There are three forms of XSS, usually targeting users' browsers:

1. Reflected XSS - The application or API includes unvalidated and unescaped


user input as part of HTML output. A successful attack can allow the attacker
to execute arbitrary HTML and JavaScript in the victim’s browser. Typically
the user will need to interact with some malicious link that points to an
attacker controlled page, such as malicious watering hole websites,
advertisements, or similar.

2. Stored XSS - The application or API stores unsanitized user input that is
viewed at a later time by another user or an administrator. Stored XSS is often
considered a high or critical risk.

3. DOM XSS - JavaScript frameworks, single-page applications, and APIs that


dynamically include attacker-controllable data to a page are vulnerable to
DOM XSS. Ideally, the application would not send attacker-controllable data to
unsafe JavaScript APIs.

Typical XSS attacks include session stealing, account takeover, MFA bypass, DOM
node replacement or defacement (such as trojan login panels), attacks against
the user's browser such as malicious software downloads, key logging, and other
client-side attacks.

A8 - Insecure Deserialization: Often leads to remote code execution. Even if


deserialization flaws do not result in remote code execution, they can be used
to perform attacks, including replay attacks, injection attacks, and privilege
escalation attacks.

Serialization is the process of translating data structures or object state into


a format that can be stored or transmitted and reconstructed later. When the
resulting series of bits is reread according to the serialization format, it can
be used to create a semantically identical clone of the original object.

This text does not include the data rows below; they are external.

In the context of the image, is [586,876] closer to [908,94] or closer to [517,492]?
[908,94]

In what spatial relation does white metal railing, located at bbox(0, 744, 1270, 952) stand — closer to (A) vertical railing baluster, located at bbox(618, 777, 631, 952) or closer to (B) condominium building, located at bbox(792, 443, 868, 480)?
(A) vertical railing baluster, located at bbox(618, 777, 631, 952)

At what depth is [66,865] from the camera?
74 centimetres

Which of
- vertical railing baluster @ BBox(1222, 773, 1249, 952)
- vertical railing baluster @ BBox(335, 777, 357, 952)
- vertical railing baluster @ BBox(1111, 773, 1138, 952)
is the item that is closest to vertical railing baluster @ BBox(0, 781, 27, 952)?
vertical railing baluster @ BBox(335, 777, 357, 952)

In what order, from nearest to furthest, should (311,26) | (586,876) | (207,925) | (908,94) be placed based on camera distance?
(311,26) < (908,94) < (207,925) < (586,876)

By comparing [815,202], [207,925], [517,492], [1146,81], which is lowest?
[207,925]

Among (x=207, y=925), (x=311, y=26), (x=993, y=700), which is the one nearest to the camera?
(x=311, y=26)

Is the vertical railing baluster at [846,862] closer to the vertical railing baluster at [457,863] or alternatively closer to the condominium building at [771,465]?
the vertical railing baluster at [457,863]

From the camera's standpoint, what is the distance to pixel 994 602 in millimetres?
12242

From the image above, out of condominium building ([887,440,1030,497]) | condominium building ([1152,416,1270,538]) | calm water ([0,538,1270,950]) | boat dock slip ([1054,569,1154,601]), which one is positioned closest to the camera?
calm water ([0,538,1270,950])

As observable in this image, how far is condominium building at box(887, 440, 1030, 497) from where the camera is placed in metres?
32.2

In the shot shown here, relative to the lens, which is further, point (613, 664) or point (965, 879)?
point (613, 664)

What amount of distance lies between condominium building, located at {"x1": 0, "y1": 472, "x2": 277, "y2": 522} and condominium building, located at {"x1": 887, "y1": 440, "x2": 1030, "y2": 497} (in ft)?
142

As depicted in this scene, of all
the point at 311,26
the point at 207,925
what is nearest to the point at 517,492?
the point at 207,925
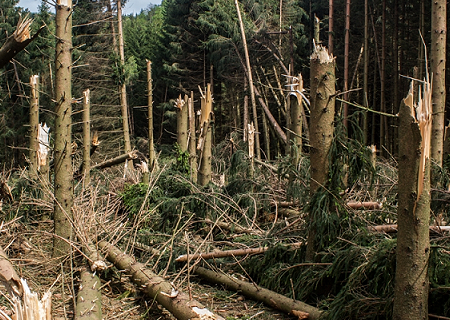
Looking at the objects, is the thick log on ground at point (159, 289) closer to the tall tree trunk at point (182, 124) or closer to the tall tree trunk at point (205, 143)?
the tall tree trunk at point (205, 143)

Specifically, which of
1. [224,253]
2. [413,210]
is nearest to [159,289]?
[224,253]

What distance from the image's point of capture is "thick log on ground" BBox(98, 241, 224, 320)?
11.3 feet

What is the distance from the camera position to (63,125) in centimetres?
539

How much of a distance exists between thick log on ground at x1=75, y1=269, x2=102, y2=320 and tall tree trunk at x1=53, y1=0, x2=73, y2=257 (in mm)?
1031

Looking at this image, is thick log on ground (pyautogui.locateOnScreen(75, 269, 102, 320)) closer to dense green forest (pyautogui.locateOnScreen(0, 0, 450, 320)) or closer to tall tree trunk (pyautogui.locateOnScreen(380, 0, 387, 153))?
dense green forest (pyautogui.locateOnScreen(0, 0, 450, 320))

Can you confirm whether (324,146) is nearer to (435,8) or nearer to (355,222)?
(355,222)

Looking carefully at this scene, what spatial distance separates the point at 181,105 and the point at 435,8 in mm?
5238

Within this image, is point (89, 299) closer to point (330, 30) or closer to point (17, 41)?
point (17, 41)

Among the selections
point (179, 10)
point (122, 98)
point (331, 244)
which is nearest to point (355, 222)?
point (331, 244)

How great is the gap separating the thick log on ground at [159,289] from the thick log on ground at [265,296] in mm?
706

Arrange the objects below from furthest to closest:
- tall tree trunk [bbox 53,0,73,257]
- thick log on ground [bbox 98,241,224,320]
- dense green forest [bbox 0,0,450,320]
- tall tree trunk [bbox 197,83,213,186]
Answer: tall tree trunk [bbox 197,83,213,186]
tall tree trunk [bbox 53,0,73,257]
thick log on ground [bbox 98,241,224,320]
dense green forest [bbox 0,0,450,320]

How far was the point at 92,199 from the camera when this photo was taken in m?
5.60

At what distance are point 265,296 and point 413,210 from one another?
6.65 feet

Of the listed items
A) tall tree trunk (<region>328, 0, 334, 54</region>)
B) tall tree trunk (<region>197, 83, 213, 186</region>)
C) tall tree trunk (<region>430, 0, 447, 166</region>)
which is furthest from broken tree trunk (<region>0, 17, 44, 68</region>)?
tall tree trunk (<region>328, 0, 334, 54</region>)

A9 - Using Components with Known Vulnerabilities: Components, such as libraries,


frameworks, and other software modules, run with the same privileges as the
application. If a vulnerable component is exploited, such an attack can facilitate
serious data loss or server takeover. Applications and APIs using components with
known vulnerabilities may undermine application defenses and enable various
attacks and impacts.

A10 - Insufficient Logging & Monitoring: Insufficient logging and monitoring,


coupled with missing or ineffective integration with incident response, allows
attackers to further attack systems, maintain persistence, pivot to more systems,
and tamper, extract, or destroy data.

Additional Attacks to be concerned about:

1. Directory Traversal (../) - moving from one directory to others without the

knowledge of the system owner

2. Cross-Site Request Forgery (CSRF) - forces a logged-on victim’s browser to

send a forged HTTP request, including the victim’s session cookie and any other
automatically included authentication information, to a vulnerable web
application. This allows the attacker to force the victim’s browser to generate
requests the vulnerable application thinks are legitimate requests from the
victim.

================================================================================

Topic 7: Assess and mitigate vulnerabilities in mobile systems

Device security is often a difficult issue for mobile devices, but not because
options are unavailable. Instead the need to secure personal devices that are
used to access corporate assets is the problem that has to be addressed.

Potential Approaches:

1. Full device encryption


2. Remote Wiping
3. Lockout
4. Screen Locks
5. GPS
6. Application controls
7. Storage Segmentation
8. Asset Tracking / Inventory Control
9. Mobile Device Management (MDM)
10. Device based Access Control
11. Removable Storage
12. Disable Unused Features / Device Hardening

The applications that run on the device are also a potential source of
vulnerabilities. The same kind of concerns we would address on a laptop or a
desktop are what must be addressed in mobile devices:

Potential Approaches:

1. Key Management
2. Credential Management
3. Authentication
4. Geotagging
5. Encryption
6. Application Whitelisting

General areas of concern due to Bring Your Own Device (BYOD):

1. Data Ownership
2. Patch Management
3. A/V
4. Device Forensics / Incident Response
5. Privacy
6. Cameras & Microphones

Alternatives to BYOD:
1. Company Owned Personally Enabled (COPE)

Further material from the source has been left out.